Tuesday, July 22, 2025

Another flash fiction

 

Thoughts on Intelligent Life Outside the Tadpole Galaxy



It is my opinion that life will never be found on any part of the universe but our planet.

The position of our planet in our solar system, and the properties of our unique galaxy are what make life possible only here. Most galaxies are composed of a spiral of stars centred around a black hole at the centre, so massive that it would be impossible for any planet within such a galaxy to sustain life. In fact, our own galaxy also has one at its centre, but ours is the only one that has a tail that is twice the length as the diameter of the main galaxy. The position of our solar system two thirds of the way to the end, make it the ideal location for supporting life.

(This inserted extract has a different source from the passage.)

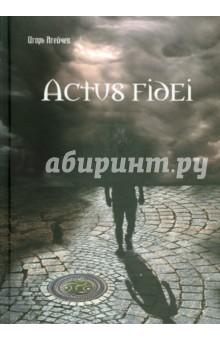Actus fidei плакат a3 29 7x42 printio драко малфой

There have been studies as to the feasibility of life further out in the tail than our solar system, but to go into that would make for a lengthy discussion indeed. But based on those studies, as no other galaxy in the universe has been seen to have a tail like ours, it is safe to assume that no galaxy but ours can support life.

Even if life were to be found anywhere but on our planet, it’s impossible that it could develop high intelligence, as our species has. No signals of any intelligent source have been detected from our immediate sector, which for the reasons stated above, have been shown to be the only location in the universe capable of supporting life.

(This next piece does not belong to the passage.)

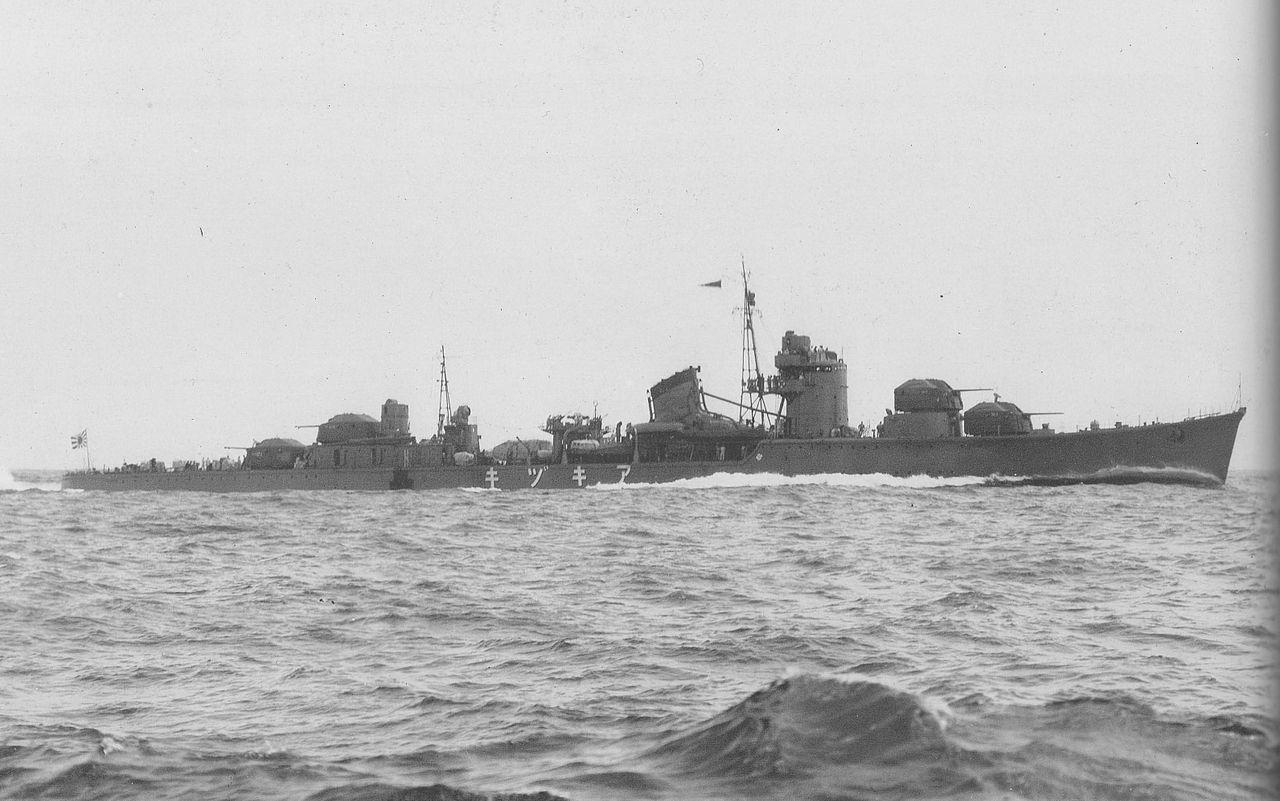 1/700 帝国海軍シリーズ 日本海軍駆逐艦 秋月フルハルモデル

Our own species has the uniquely ideal physiology to develop into a higher intelligence. Our six upper limbs, each having a hand with three digits, is what gave our early ancestors the natural inclination to develop the ternary number system which we have, in modern times, found to be ideally suited to computer programming. Just suppose, for example, the furry endo-skeletal species inhabiting the great continent in the South had begun to develop the need for numbers? What sort of number system could they have possibly developed based on their four limbs each having five digits? A five based or ten based system would be cumbersome indeed, and would certainly impede any technological development. Also their manual dexterity would not have enabled them to develop technologically, or to build anything that would become the basis of civilisation. The brain would certainly not be able to coordinate that many fingers on each hand. That’s not even going into the suitability of their type of body structure, that of soft fleshy tissue supported by an internal skeletal system, which would never allow them to work with anything but soft fruit and the pliable branches that they build their nests with. Just trying to hold one of our simplest tools would puncture the soft skin on their fingers.

Those are but a few of the arguments that confirm the undeniable fact: we are alone in the universe.